The State of Undress, or how the salad got its dressing.
May be the story went something like this. In the distant past, when men were men and plates were few, only the more fortunate ate from tables. As dogs licked at the diners’ feet, the less fortunate waited for the soggy remnants of bread that the privileged had eaten off. The salad, like the rest of the meal, was simple and unadorned. This is not such a bad state of affairs. Think of a thin well-grilled steak on a pile of pungently flavoured, undressed rocket, or arugula, leaves. It is delicious. The rocket stands up to the char-grilled meat, the bitter/sour leaves opening the salivary glands like freshly squeezed lemon juice. And while my mouth, and no doubt yours, is watering like a Pavlovian poodle, strong flavoured salad leaves sounds good with other kinds of grilled flesh; chicken, lamb kebabs as well as halluomi, the cheese that thinks its meat.
But how did we come to the present state where we can’t have a salad without one of a host of highly flavoured dressings? Let us return to the baronial hall and my story. The head cook has come out of the kitchen in great excitement, he has thickened the bloody juices from the spit and invented ‘the sauce’; so varying the palate of the Dark Age diet at a stroke. But no, complains the Duchesse, the simple salad leaves could not compete with this new richness. Acknowledging the seriousness of the problem she ignores etiquette and passes the salt dish to high and low.
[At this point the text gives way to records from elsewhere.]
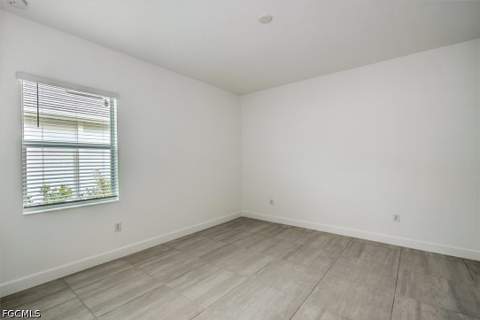 17211 Blue Sapphire Dr, Fort Myers FL - photo 14 of 38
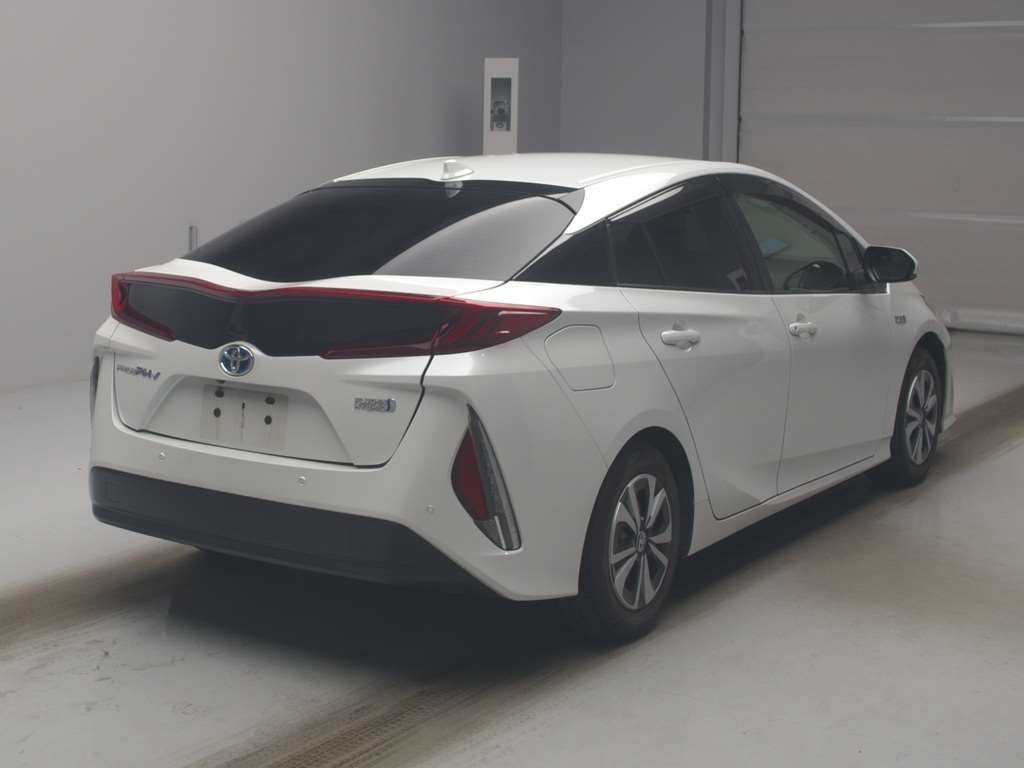 2021 Toyota Prius PHEV S Safety Package auction photo 2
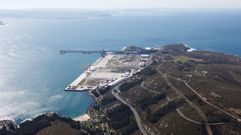 Vista del puerto exterior de Ferrol con su enlace viario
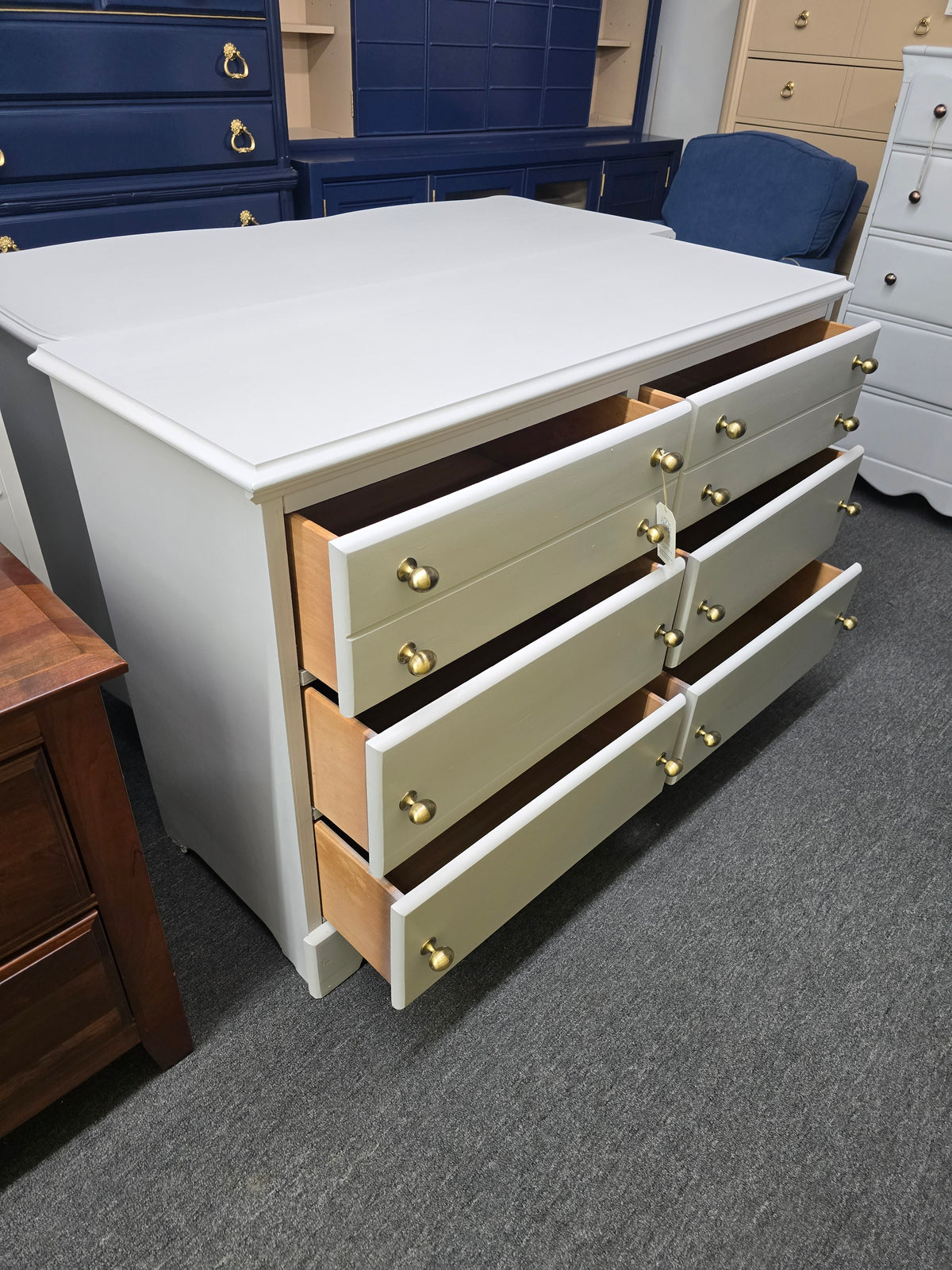 6 drawers light gray Carolina dresser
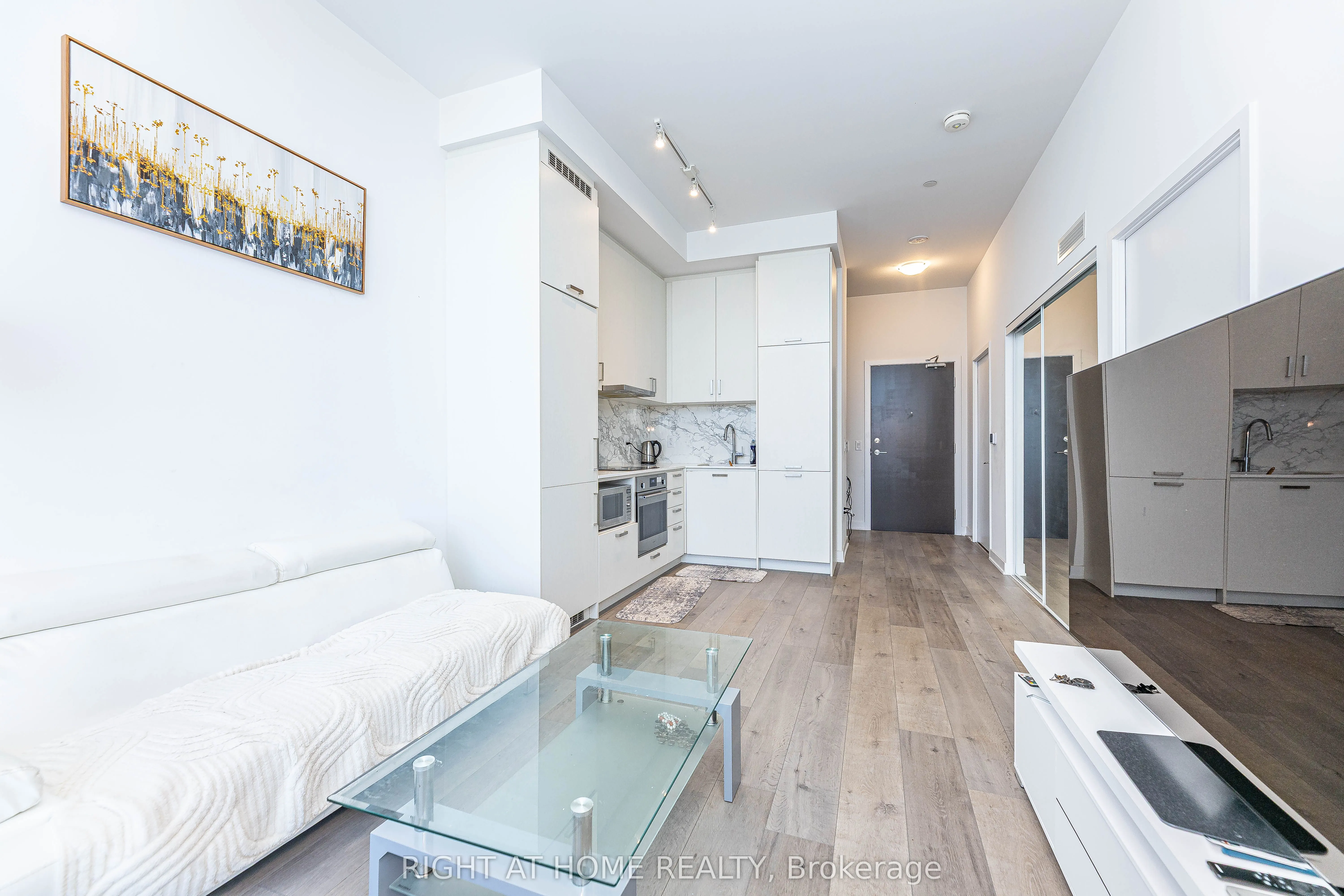 60 Honeycrisp Crescent, #212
Despite her intervention she has to admit defeat as the salad leaves wilt before their eyes, no matter how sparingly the salt is sprinkled on.
Fearing another outbreak of chlorotic anaemia before the forthcoming Brueghelian winter the castle’s apothecary suggests a solution – apply a thin film of olive oil over the leaves and they will be protected from the salt, so making them palatable once again. All agree. Fresh leaves are brought from the kitchen garden and, like Adam and Eve expelled from the Garden of Eden, they are dressed for the first time – the greater the anticipation, however, the more bitter the disappointment. ‘This is like swallowing an oil slick’ the Dauphin exclaims. All murmur in despairing agreement and fall silent.
Just as the household staff come forward to leave the tables ‘deserted’ for the sweet course a pale and thoughtful young girl orders the kitchen staff to pass around a little bottle of pungent fermented juice to pour sparingly onto the glistening leaves. The banqueters all smack their lips with pleasure at the salad that is appetising and has miraculously kept it texture.
Encouraged by the company she continues to experiment finally emulsifying the oil and vinegar, adding seasonings appropriate to the leaves and dish it accompanies; mustard, garlic, ginger, honey, herbs, spices and cream. What was the name of the inventive girl that adorned the castle’s table? Why it must be Princesse Vinaigrette herself – piquant, sharp and enlivening.
A story that is just as plausible as the Earl of Sandwich, and potentially more instructive.